UN NUOVO CAMPANILE A SAN PIERO A GRADO

Un campanile alto trentasette metri da cui sarà possibile osservare tutta la costa, da Piombino all’arcipelago toscano fino alle Cinque Terre.
È quello della basilica di San Piero a Grado che potrebbe tornare a svettare nel cielo pisano diffondendo il suono delle sue campane.

Una speranza che il Comitato per la valorizzazione della basilica coltiva fin dal 1996. Speranza che oggi appare davvero a portata di mano. «La Soprintendenza di Pisa ha redatto il progetto di ricostruzione - dichiara il proposto monsignor Mario Stefanini – con la piena adesione delle istituzioni a livello locale, regionale e nazionale. Abbiamo anche promosso la costituzione di un Comitato d’Onore a cui hanno già aderito autorevoli personalità tra cui il Ministro dell’Ambiente On. Matteoli. Il Comitato sostenuto dalla parrocchia ha reso disponibile un primo fondo di € 200.000. Adesso sono necessari altri cofinanziatori grazie ai quali si possa realizzare interamente il progetto. Il nostro sogno è raccontato nel volume “Verso la ricostruzione del campanile” che presto presenteremo alla città.». Il progetto di ricostruzione è stato firmato dall’architetto Rosa Mezzina e dall’Ing Giorgio Croci.
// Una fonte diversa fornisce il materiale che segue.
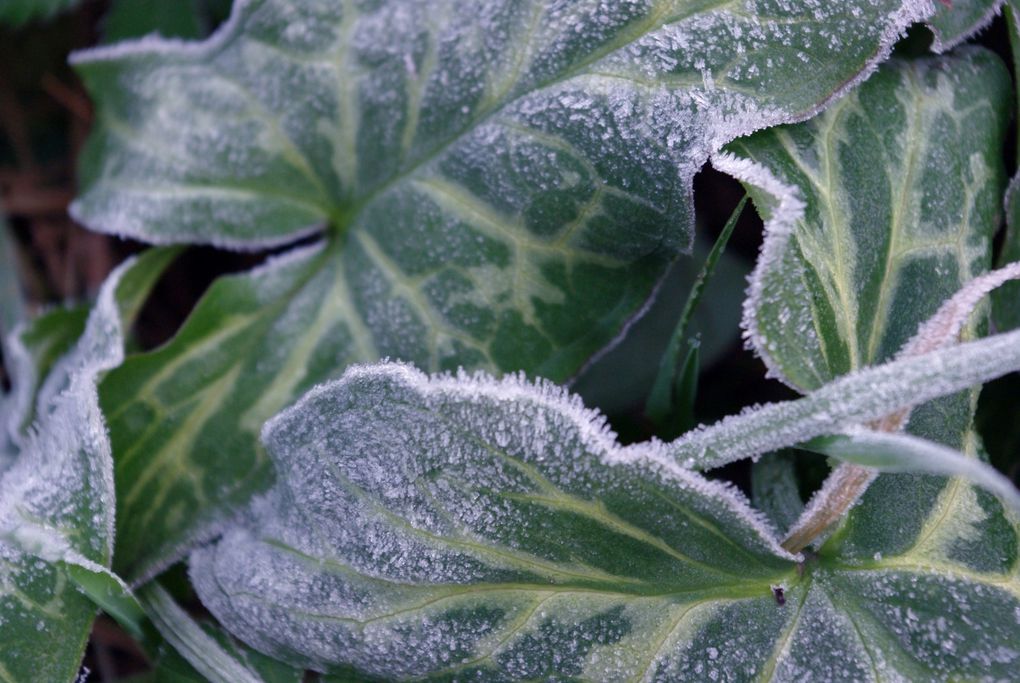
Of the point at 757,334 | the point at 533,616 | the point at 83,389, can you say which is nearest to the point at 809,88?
the point at 757,334

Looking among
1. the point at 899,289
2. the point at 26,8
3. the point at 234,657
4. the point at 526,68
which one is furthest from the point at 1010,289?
the point at 26,8

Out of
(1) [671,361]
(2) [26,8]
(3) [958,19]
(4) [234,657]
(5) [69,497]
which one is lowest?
(4) [234,657]

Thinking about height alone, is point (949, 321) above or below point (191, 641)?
above

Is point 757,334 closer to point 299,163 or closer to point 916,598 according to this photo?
point 916,598

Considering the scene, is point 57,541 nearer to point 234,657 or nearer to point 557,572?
point 234,657

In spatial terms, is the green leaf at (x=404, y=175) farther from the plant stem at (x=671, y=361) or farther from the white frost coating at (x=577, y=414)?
the white frost coating at (x=577, y=414)

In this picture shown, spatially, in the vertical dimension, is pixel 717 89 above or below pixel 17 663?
above
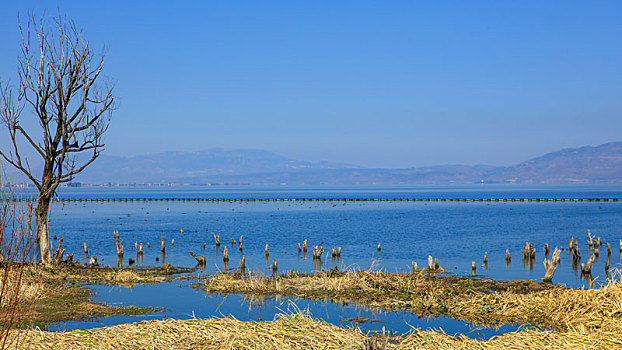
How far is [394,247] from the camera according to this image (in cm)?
5534

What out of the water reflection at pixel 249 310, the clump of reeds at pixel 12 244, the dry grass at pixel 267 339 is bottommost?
the water reflection at pixel 249 310

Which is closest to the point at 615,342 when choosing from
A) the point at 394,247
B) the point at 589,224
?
the point at 394,247

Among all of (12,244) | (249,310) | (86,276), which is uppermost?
(12,244)

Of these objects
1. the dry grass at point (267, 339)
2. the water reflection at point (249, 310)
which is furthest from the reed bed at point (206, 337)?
the water reflection at point (249, 310)

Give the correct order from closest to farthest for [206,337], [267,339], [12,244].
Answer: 1. [12,244]
2. [267,339]
3. [206,337]

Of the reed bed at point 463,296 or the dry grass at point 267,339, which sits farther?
the reed bed at point 463,296

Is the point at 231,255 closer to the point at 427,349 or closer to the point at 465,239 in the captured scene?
the point at 465,239

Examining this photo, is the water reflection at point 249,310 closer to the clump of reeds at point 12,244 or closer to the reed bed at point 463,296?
the reed bed at point 463,296

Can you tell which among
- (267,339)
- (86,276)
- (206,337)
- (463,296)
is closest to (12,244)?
(206,337)

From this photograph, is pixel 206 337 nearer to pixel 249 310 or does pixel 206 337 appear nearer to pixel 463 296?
pixel 249 310

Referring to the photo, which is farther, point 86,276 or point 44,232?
point 86,276

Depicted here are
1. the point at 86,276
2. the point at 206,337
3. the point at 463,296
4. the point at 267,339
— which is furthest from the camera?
the point at 86,276

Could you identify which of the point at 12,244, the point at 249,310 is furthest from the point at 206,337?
the point at 249,310

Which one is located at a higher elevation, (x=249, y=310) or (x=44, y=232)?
(x=44, y=232)
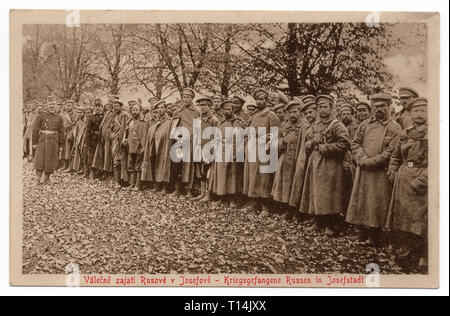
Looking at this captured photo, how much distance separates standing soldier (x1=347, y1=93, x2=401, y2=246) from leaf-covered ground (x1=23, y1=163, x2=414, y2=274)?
0.72ft

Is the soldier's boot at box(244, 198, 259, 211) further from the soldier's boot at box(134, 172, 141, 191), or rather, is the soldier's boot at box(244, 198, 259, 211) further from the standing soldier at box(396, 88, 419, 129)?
the standing soldier at box(396, 88, 419, 129)

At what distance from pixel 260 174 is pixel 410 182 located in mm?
1500

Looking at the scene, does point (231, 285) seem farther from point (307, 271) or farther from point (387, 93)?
point (387, 93)

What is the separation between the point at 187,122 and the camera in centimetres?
511

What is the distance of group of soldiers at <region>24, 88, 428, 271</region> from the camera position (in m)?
4.72

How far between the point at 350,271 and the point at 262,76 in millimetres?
2241

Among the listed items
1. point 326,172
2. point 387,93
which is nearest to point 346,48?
point 387,93

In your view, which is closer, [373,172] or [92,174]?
[373,172]

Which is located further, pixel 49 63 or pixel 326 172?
pixel 49 63

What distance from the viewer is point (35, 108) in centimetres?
517

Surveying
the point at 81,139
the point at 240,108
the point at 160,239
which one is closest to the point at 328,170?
the point at 240,108

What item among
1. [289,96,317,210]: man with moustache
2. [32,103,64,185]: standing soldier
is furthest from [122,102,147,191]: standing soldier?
[289,96,317,210]: man with moustache

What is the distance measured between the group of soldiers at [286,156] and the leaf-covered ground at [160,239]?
0.42 feet

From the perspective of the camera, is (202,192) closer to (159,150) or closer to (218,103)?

Di ricostruire la torre campanaria dell’antica basilica di San Piero a Grado si parla già dall’immediato dopoguerra. Tant’è vero che nel 1956 vennero gettate le nuove fondamenta ed eretti i primi sei metri della costruzione. Purtroppo l’intero progetto si arenò per molti anni. Almeno fino alle verifiche geologiche e geotecniche effettuate nel 2001 dalla Sovrintendenza ai beni culturali. Solo nel 2002, soprattutto grazie agli sforzi del Comitato per la valorizzazione della basilica, è arrivato finalmente l’ok per il progetto preliminare per il completamento del campanile da parte del sovrintendente architetto Guglielmo Maria Malchiodi.
«Il campanile fu distrutto durante la guerra - ricorda monsignor Mario Stefanini - Ricostruire ciò che è stato annientato in un attimo rappresenta anche un modo per sfidare la cecità e la violenza della guerra».
Ma come ricostruire il campanile? Si ricorrerà ad una struttura moderna? Il comitato promotore dell’iniziativa risponde: «Vogliamo ricostruire il campanile dove era e come era». Sarebbe questo, infatti, l’unico modo per restituire alla basilica l’antica armonia ed equilibrio di forme che fanno di quel complesso (chiesa, torre campanaria, canonica ed antica fabbrica) un vero e proprio monumento che la primissima cristianità ci ha consegnato.

Nel nuovo campanile torneranno, tra l’altro, le antiche campane attualmente posate a terra nella basilica che erano state fuse nel 1844 e di nuovo rifuse nel 1920.
La ricostruzione del campanile sarebbe solo il più recente risultato del comitato per la valorizzazione della basilica di San Piero a Grado. Il Comitato, costituito nel 1996, ha promosso in passato la modifica della viabilità per l’allontanamento del traffico dal fianco della basilica, ha allestito mostre fotografiche e curato la pubblicazione di due significativi volumi a carattere paesaggistico, ambientale e storico.